What AI Coding Tools Are Becoming
Looking at the full picture, the March 2026 pattern is clear:
AI coding tools are no longer autocomplete engines. They're evolving into end-to-end workflow layers:
Plan (Agent mode + clarifying questions)
↓
Execute (multi-file, automated)
↓
Review (Inline Diff, granular control)
↓
Checkpoint (rollback if needed)
Gemini Code Assist's March update is a concrete case study for how major players are building this out.
According to LogRocket's March 2026 rankings, Windsurf still leads in agentic workflow experience. But at this pace of updates, the gap is closing fast.

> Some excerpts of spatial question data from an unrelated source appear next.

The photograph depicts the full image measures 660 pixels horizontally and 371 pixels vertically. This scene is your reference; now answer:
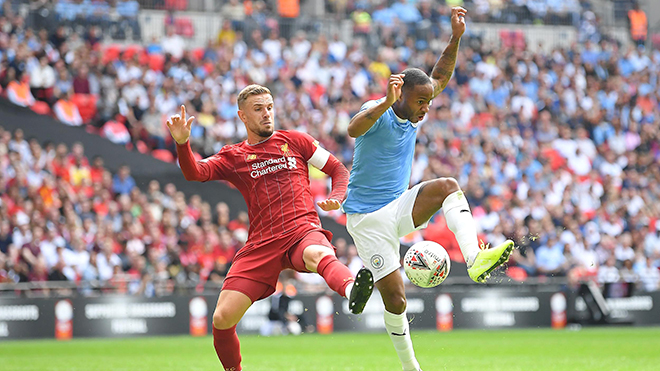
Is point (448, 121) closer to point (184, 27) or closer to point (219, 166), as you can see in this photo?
point (184, 27)

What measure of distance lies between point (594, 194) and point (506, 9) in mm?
9169

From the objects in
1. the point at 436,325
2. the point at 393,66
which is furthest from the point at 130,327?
the point at 393,66

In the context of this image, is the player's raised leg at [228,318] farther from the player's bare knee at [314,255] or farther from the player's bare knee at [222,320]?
the player's bare knee at [314,255]

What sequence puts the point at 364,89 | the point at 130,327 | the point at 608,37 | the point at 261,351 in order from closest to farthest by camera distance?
1. the point at 261,351
2. the point at 130,327
3. the point at 364,89
4. the point at 608,37

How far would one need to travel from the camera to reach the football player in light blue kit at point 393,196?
745 centimetres

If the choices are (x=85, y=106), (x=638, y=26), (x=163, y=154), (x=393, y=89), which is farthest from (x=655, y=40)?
(x=393, y=89)

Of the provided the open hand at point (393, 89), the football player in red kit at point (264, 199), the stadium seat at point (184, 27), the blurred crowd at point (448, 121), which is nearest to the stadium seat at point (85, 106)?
the blurred crowd at point (448, 121)

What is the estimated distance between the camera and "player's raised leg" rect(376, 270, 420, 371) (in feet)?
25.6

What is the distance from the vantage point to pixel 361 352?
1372cm

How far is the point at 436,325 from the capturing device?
1861 cm

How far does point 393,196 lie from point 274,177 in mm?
1023

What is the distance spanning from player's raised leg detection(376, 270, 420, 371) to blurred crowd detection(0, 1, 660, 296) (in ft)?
32.4

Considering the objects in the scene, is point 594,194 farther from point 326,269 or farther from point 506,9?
point 326,269

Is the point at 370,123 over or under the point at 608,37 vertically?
under
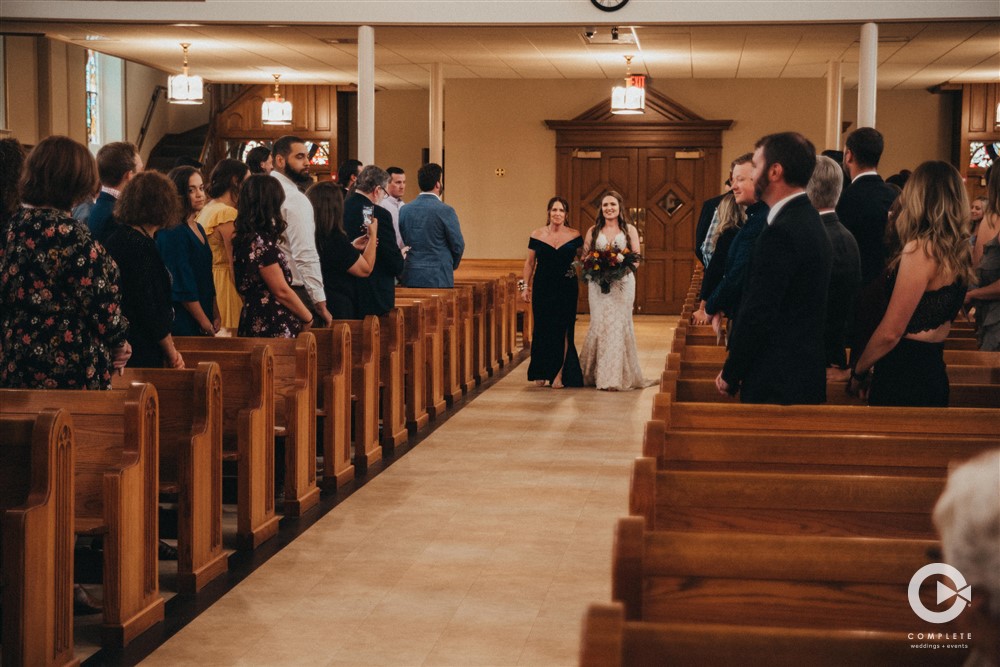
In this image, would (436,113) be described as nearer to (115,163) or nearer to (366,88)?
(366,88)

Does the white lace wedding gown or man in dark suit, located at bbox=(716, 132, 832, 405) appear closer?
man in dark suit, located at bbox=(716, 132, 832, 405)

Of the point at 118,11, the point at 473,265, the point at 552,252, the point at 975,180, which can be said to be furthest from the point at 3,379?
the point at 975,180

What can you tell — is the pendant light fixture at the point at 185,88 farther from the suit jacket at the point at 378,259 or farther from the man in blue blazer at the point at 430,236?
the suit jacket at the point at 378,259

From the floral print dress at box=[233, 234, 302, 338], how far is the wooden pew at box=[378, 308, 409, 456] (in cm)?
116

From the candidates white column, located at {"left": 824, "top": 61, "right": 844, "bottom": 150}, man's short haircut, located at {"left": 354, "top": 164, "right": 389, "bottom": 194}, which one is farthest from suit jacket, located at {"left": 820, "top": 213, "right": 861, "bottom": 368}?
white column, located at {"left": 824, "top": 61, "right": 844, "bottom": 150}

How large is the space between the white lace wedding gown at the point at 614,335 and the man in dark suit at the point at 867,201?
3819 mm

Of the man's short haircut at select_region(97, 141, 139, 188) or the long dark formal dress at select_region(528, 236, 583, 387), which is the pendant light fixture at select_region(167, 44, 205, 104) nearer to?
the long dark formal dress at select_region(528, 236, 583, 387)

Limitations to Keep in Mind
- Auto Approve is powerful but not for everything — large-scale changes still need human verification
- Broad codebase changes still need validation even when the agent is confident
- Feature quality depends on model reliability and developer review discipline
FAQ
Is Agent Mode with Auto Approve free? Gemini Code Assist has a free tier for individual developers. Agent Mode and Auto Approve are available on paid plans — see cloud.google.com/gemini/docs/codeassist for current pricing.
Does Revert to Checkpoint work for files outside the workspace? No, Checkpoint only rolls back files in the current workspace/project tracked by the Gemini Code Assist session.
Does Inline Diff work with JetBrains? According to the Google Developers Blog, these features are available for both VS Code and JetBrains extensions.
How do I enable Auto Approve? In Agent Mode, there's an "Auto Approve Mode" toggle in settings. Start with regular Agent Mode before enabling Auto Approve.
How is .aiignore different from .gitignore?
.gitignore controls what Git tracks. .aiignore controls what Gemini Code Assist is allowed to read — the two files operate independently.